Jane Austen’s relationship to Romanticism has long been a vexed one. Although her dates (1775-1817) place her squarely within the period, she traditionally has been studied apart from the male poets whose work defined British Romanticism for most of the twentieth century. In the past her novels were thought to follow an Augustan mode at odds with the Romantic ethos. Even with the advent of historicist and feminist criticism, which challenged many previous characterizations of Austen as detached from the major social, political, and aesthetic currents of her time, she continued to be distinguished from her male contemporaries. Jerome McCann, for example, insists that Austen does not espouse the Romantic ideology. Anne Mellor declares that Austen, along with other “leading women intellectual and writers of the day” “did not,” participate in the Romantic “spirit of the age” but instead embraced an alternative ideology that Mellor labels “feminine Romanticism”.
To be sure, some critics throughout the years have argued for Austen’s affinities with one or more of the male Romantic poets. A special issue of the Wordsworth Circle (Autumn 1976) was devoted to exploring connections between Austen and her male contemporaries. Clifford Siskin in his historicist study of Romanticism argued that Austen does participate in the same major innovation, the naturalization of belief in a developing self, as characterizes Wordsworth’s poetry and other key works from the period. Recently, three books have appeared (by Clara Tuite, William Galperin, and William Deresiewicz) that in various ways treat Austen as a Romantic writer and together signal a shift in the tendency to segregate the major novelist of the age from the major poets.

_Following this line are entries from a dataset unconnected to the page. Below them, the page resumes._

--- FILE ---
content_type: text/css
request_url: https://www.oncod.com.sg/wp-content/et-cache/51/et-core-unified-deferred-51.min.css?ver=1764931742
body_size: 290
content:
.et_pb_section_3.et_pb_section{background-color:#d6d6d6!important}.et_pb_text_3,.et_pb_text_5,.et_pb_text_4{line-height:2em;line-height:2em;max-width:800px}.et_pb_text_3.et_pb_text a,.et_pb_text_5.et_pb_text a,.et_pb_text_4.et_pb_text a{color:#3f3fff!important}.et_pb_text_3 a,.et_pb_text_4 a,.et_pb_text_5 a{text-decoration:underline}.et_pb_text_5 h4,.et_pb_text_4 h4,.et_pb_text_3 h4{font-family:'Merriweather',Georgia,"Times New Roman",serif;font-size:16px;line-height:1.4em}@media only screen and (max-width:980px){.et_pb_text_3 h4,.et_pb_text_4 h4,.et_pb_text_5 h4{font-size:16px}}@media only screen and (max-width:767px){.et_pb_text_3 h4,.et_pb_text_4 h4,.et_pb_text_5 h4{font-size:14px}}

The present essay seeks to contribute to this goal of firmly integrating Austen within the Romantic movement and canon. It does so by pointing out affinities between Austen and a writer with whom she has not commonly been associated, John Keats. Most comparisons of Austen and the Romantic poets have focused on Wordsworth and Byron, whose works we know she read. Although Austen could not have read Keats’s poems, which only began to appear in print during the last years of her life, and there is no evidence that Keats knew Austen’s novels, a number of important similarities can be noted in these writers’ works that provide further evidence to link Austen with the Romantic movement, especially the period of second-generation Romanticism when all of her novels were published.